*Extrait*
-=-=-
Vous avez animé en 1986 la première retraite au Japon. Pourquoi vous a-t-on choisi ?
Cela a été une surprise pour moi : 27 moines et religieuses venant d'Occident, dont le mariste Bernard Rérolle, le bénédictin Benoît Billot et Jacques Breton, le père fondateur du centre Assise, ont passé un mois dans divers monastères au Japon. Il y a eu une sesshin [période intensive de méditation, ndlr] de cinq jours à Okayama. Et j'ai été nommé pour guider la pratique des participants, alors que je ne disposais pas de compétences particulières pour le dialogue interreligieux. Cela a été une expérience formidable. Le groupe des 27 était associé à des novices bouddhistes, que l'on appelle « les nuages et l'eau », c'est-à-dire des jeunes qui sont censés avoir la malléabilité des nuages et de l'eau. Ce qui sans doute était moins le cas de la délégation européenne.
Vous vous êtes rendu ensuite dans un monastère en Europe. Qu'est-ce qui vous a étonné ?
Je ne connaissais absolument rien à la religion chrétienne. J'étais surpris qu'on nous ouvre les portes et que nous puissions partager le quotidien des abbayes, car je croyais que c'était un royaume interdit. Des échanges plus étroits ont ensuite été instaurés par le pape Jean Paul II qui a donné son accord pour que se noue ce genre de rencontres. À ma connaissance, c'était la première fois que cela se produisait depuis la naissance du Christ. En 1986, j'ai animé les premières sessions zen pour des moines et des laïcs.
Trente ans plus tard, que peuvent apporter ces rencontres à notre époque ?
Nous vivons dans des sociétés marquées par un fort sentiment de peur et des conflits violents. À cause des actes terroristes comme ceux que la France a connus, mais aussi parce que nos contemporains évoluent dans un monde du travail en perpétuelle tension. Si bien que de nombreux citoyens rejoignent les croyants pour se demander comment oeuvrer à la paix.
Que propose le zen pour dépasser ses appréhensions ?
-=-=-
*Données enregistrées*
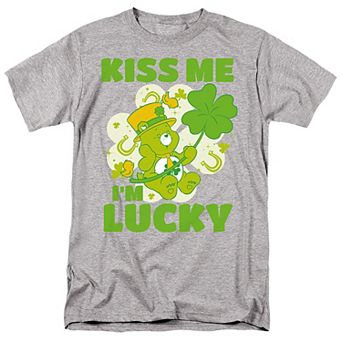 Men's Care Bears Kiss Me I'm Lucky Tee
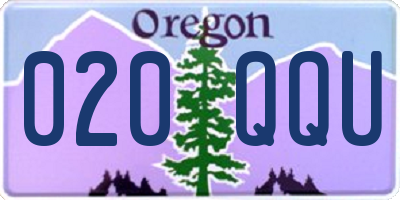 OR license plate 020QQU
-=-=-
*Tâches à faire*
• 1. Recopiez l'extrait de l'entretien sur le zen entre « Cela a été une surprise » et « vous a étonné ? », ces deux passages compris.
• 2. Poursuivez l'entretien sur le zen à partir de sa dernière phrase.
Cette liste provient d'une autre source que l'extrait.

*Liste des réponses*
• 1.
Cela a été une surprise pour moi : 27 moines et religieuses venant d'Occident, dont le mariste Bernard Rérolle, le bénédictin Benoît Billot et Jacques Breton, le père fondateur du centre Assise, ont passé un mois dans divers monastères au Japon. Il y a eu une sesshin [période intensive de méditation, ndlr] de cinq jours à Okayama. Et j'ai été nommé pour guider la pratique des participants, alors que je ne disposais pas de compétences particulières pour le dialogue interreligieux. Cela a été une expérience formidable. Le groupe des 27 était associé à des novices bouddhistes, que l'on appelle « les nuages et l'eau », c'est-à-dire des jeunes qui sont censés avoir la malléabilité des nuages et de l'eau. Ce qui sans doute était moins le cas de la délégation européenne.
Vous vous êtes rendu ensuite dans un monastère en Europe. Qu'est-ce qui vous a étonné ?

• 2.
Il est certes difficile d'apporter une réponse simple, car ces actes de violence traduisent aussi de fortes frustrations. Mais un travail dans la durée est de toute façon nécessaire. Et pour cela, le zen préconise de prendre des temps de méditation réguliers, en trouvant une posture physique juste. Le dos doit rester droit, la colonne vertébrale étirée, comme si un fil partait du sommet du crâne pour atteindre le ciel. Et en même temps, le zen incite à nous ancrer dans le sol, en ayant la sensation d'être enracinés dans la terre. L'ensemble crée un état de stabilité, mais sans tension. Cette attitude n'est pas si simple à adopter à notre époque où les personnes sont souvent dans une agitation permanente. Mais ce n'est qu'à partir de cette position que nous pouvons identifier ce que représente la peur pour chacun de nous et élaborer une réponse pacifique pour y faire face.
Pourquoi insister sur la posture ?
Car elle seule permet de trouver une respiration suscitant un état de calme intérieur où le physique et le mental sont en harmonie. Dans cette perspective, le zen propose de se concentrer sur l'expiration. Nous pratiquons ainsi une forme particulière de respiration (dite inversée) qui purifie le coeur de ce qui nous encombre. Il est conseillé d'expirer profondément et longuement, en ayant la sensation que l'on chasse à l'extérieur ce qui peut être de l'ordre des choses négatives. Quand nous expirons l'air, nous sommes invités en même temps à pousser sur le bas-ventre, entre le nombril et le pubis. L'inspiration survient ensuite comme par réflexe, une simple conséquence de l'expiration. Au début, cette façon de procéder surprend les Occidentaux qui ont plutôt l'habitude de gonfler la poitrine lorsqu'ils inspirent, puis de rentrer le ventre quand ils chassent l'air !
Pourquoi expulser l'air par le nez plutôt que par la bouche ?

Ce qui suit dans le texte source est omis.